Kâbe’nin gölgesinde, Medine’nin o yemyeşil hurma bahçelerinde, senin huzurunda yaşayan ümmetin—adı Müslümanlıkla anılsa da—kardeşliğin hukukunu zedeliyor. Açlıktan kırılan çocukların, haysiyeti çiğnenen kadınların, yurdundan sürülen mazlumların feryadı arşa yükselirken; onların çıkar hesapları Senin öğrettiğin rahmet dilinin önüne geçti. Zalimle yan yana duruyorlar; mazlumun ahına kulaklarını tıkıyorlar. Mekke’de “emin belde”nin eminliğinden, Medine’de kardeşlik şehrinin kardeşliğinden, geriye yalnız söz kaldı, ruh kayboldu.
Ey Resûl, Senin sahabîlerinin torunlarını Sana şikâyet ediyorum.

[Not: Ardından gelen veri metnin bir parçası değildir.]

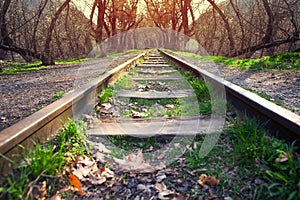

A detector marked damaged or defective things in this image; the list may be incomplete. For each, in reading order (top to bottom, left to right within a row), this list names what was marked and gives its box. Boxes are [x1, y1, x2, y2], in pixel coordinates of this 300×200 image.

rusty steel rail [0, 50, 148, 172]
rusty steel rail [158, 49, 298, 144]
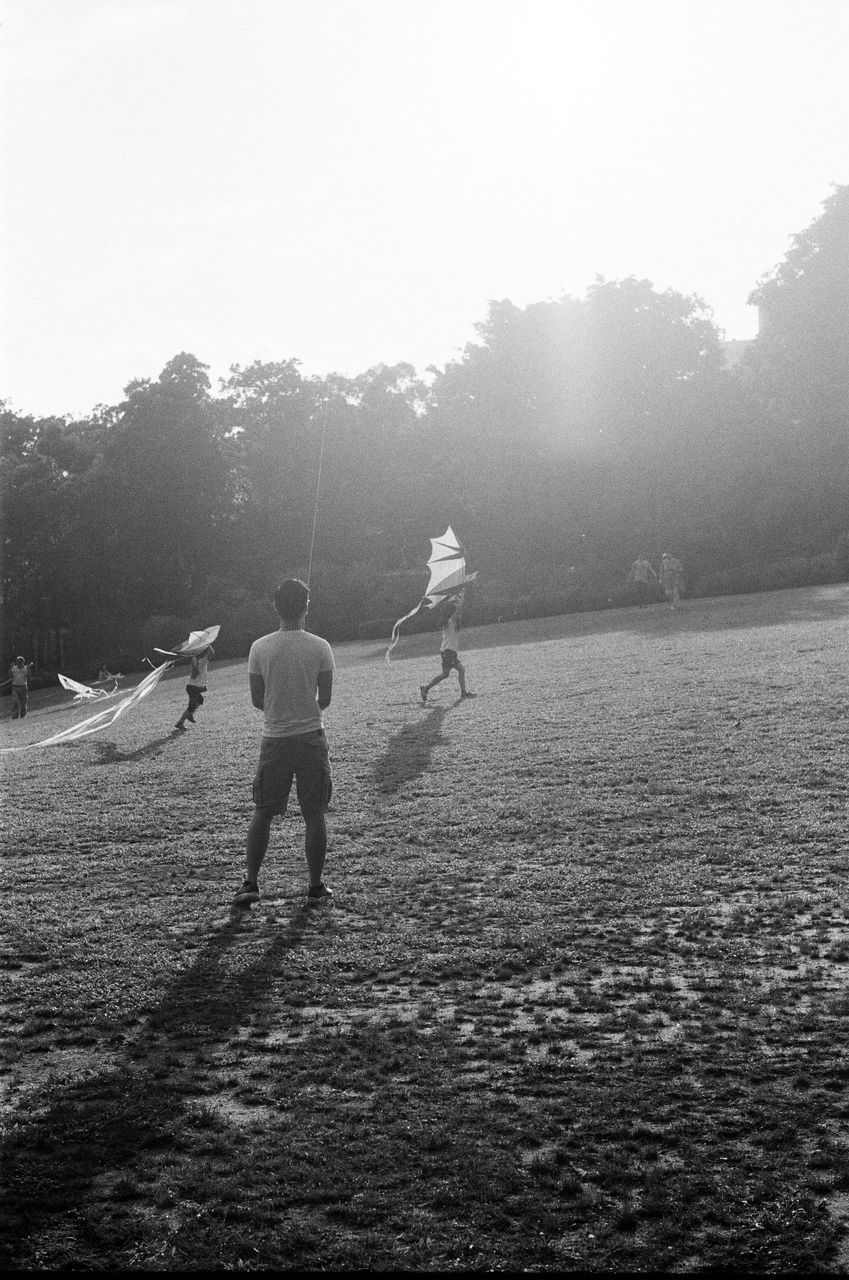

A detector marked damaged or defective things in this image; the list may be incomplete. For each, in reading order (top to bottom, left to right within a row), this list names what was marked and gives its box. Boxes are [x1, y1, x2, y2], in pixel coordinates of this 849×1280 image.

crashed kite [386, 524, 476, 660]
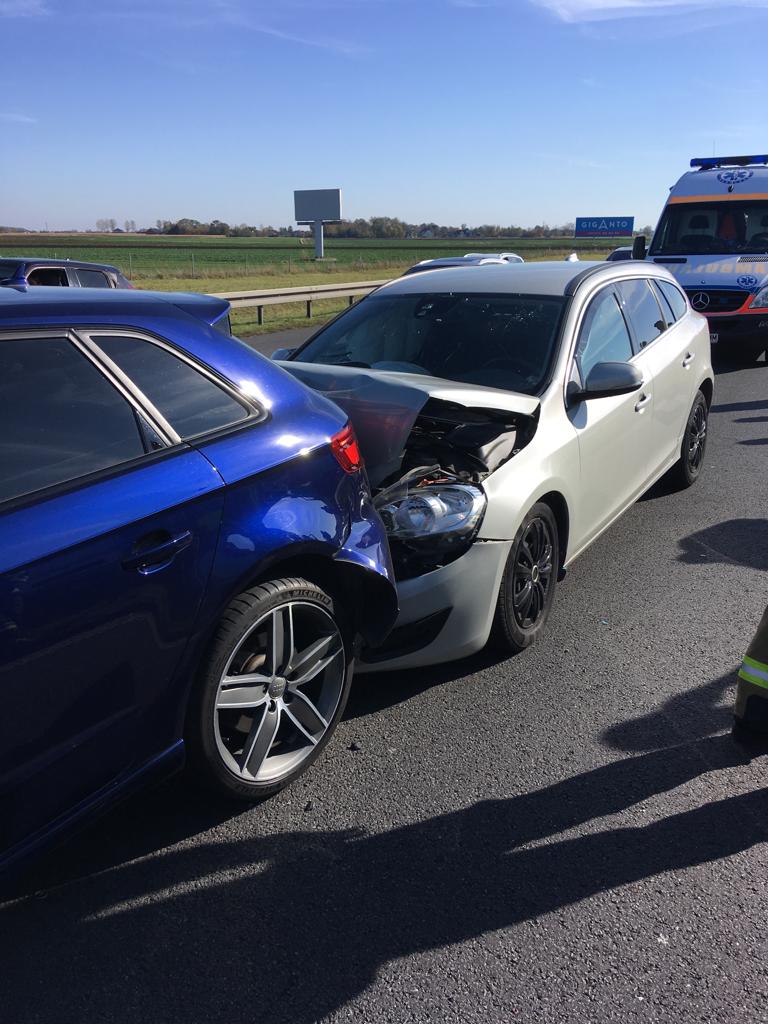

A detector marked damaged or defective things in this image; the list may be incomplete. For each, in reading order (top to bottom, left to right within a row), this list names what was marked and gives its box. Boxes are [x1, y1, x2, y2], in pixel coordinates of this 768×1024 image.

crumpled hood [651, 254, 768, 294]
crumpled hood [282, 362, 540, 485]
broken headlight [380, 483, 487, 540]
damaged front bumper [360, 536, 514, 671]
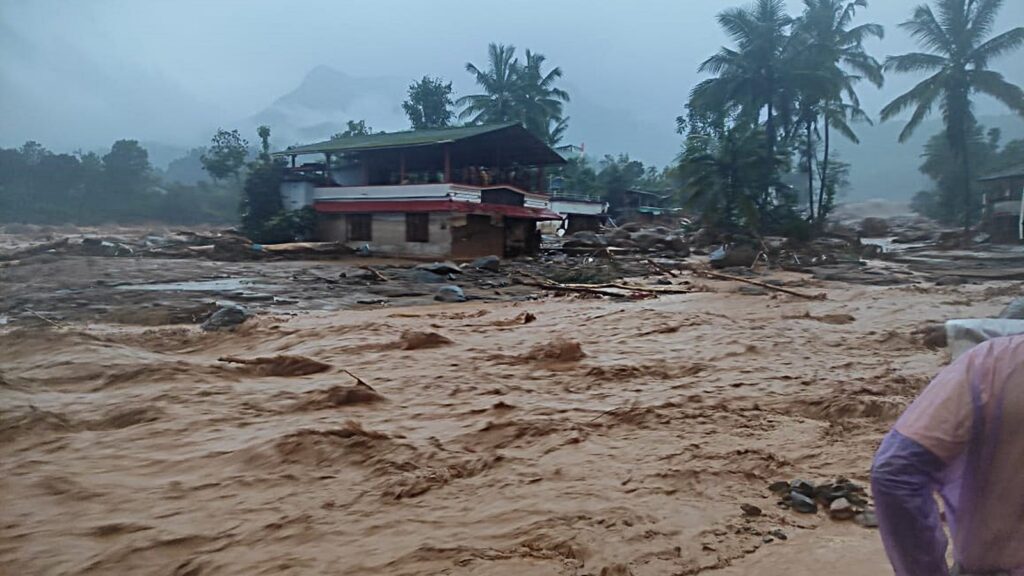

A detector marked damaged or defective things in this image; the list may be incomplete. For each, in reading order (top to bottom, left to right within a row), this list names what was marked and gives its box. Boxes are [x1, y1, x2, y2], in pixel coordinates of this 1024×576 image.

damaged structure [276, 122, 569, 255]
damaged structure [974, 161, 1024, 241]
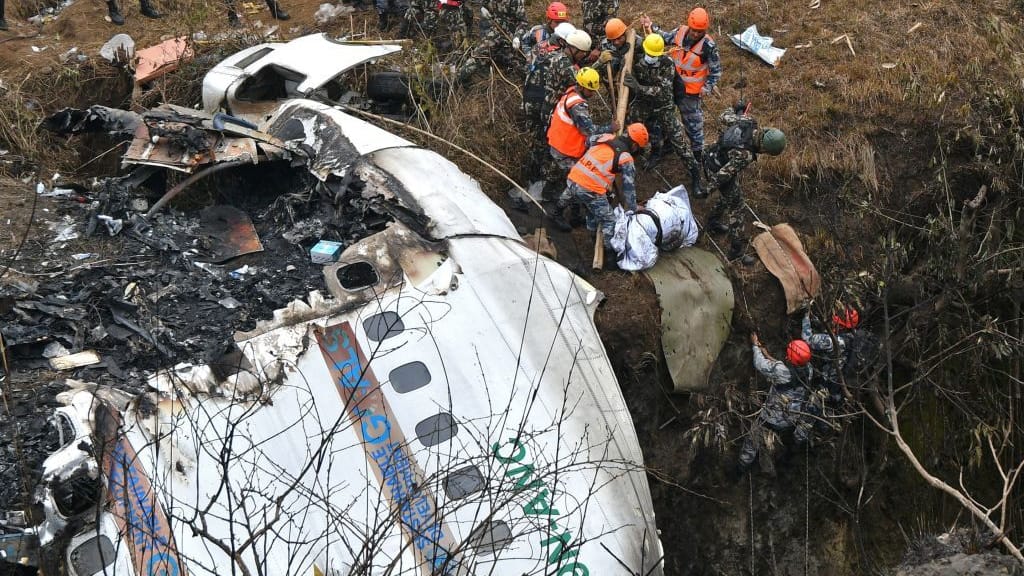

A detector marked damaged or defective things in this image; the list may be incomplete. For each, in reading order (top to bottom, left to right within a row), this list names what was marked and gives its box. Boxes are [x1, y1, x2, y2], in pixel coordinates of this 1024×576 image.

charred aircraft debris [0, 34, 663, 573]
crashed airplane fuselage [41, 95, 663, 573]
crumpled metal sheet [643, 247, 733, 389]
torn metal panel [647, 247, 737, 389]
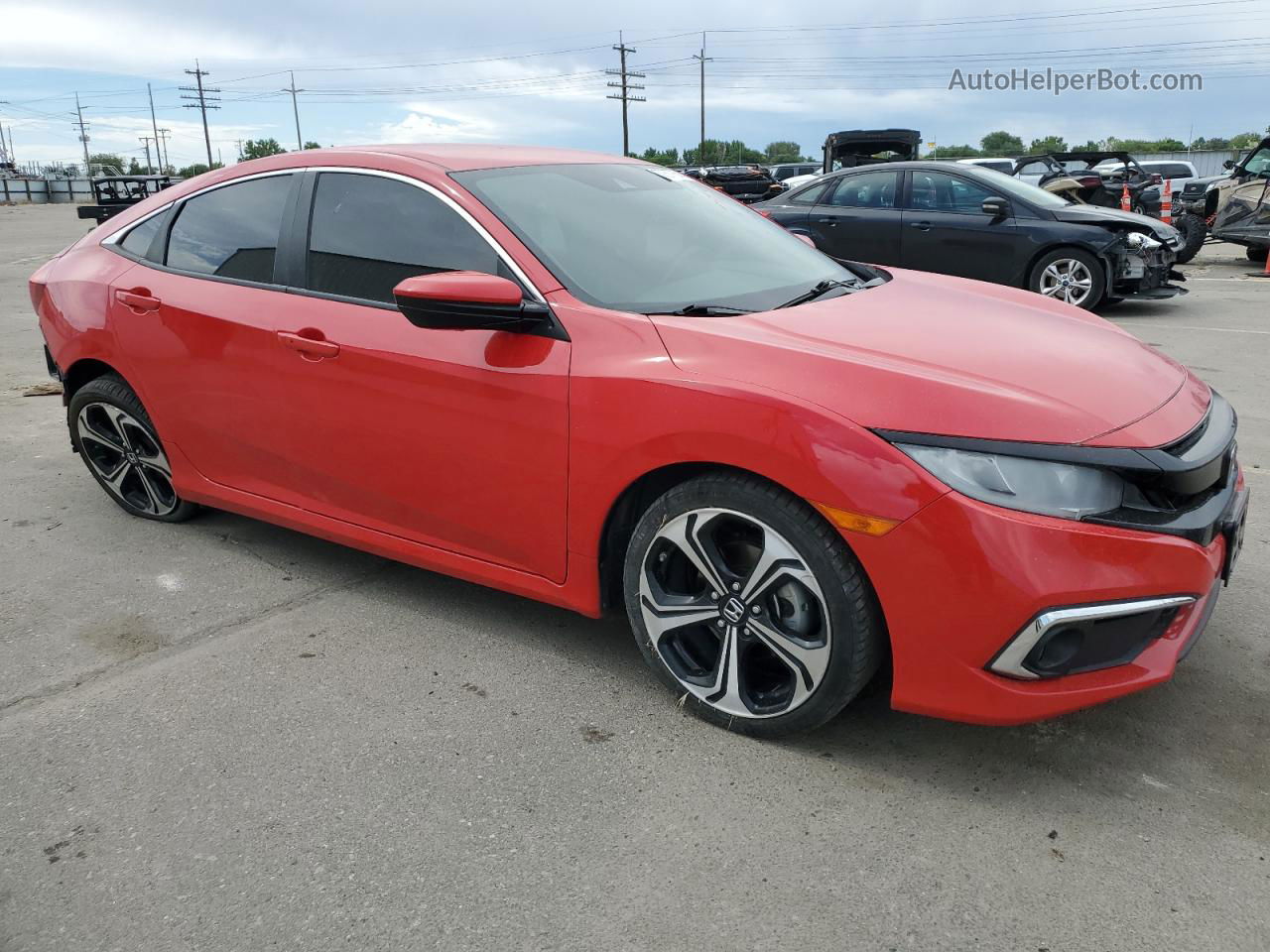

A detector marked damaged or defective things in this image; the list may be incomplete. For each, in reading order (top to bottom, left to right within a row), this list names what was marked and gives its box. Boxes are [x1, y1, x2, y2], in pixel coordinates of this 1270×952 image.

damaged black sedan [750, 162, 1183, 311]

Senin adını dillerinde yükseltiyorlar; ahlâkını işlerinden eksiltiyorlar.
Kardeşlik hukukunu zedeliyorlar; çıkarlarını rahmet dilinin önüne koyuyorlar.
Zalimle yan yana duruyorlar; mazlumun ahına kulak tıkıyorlar.
Gözlerinin önünde işlenen cinayetleri sadece seyrediyorlar.
Minareleri büyütüyorlar, petrol kuyularını çoğaltıyorlar; kul hakkını küçültüyorlar.
Sofralarını genişletiyorlar; infakı daraltıyorlar.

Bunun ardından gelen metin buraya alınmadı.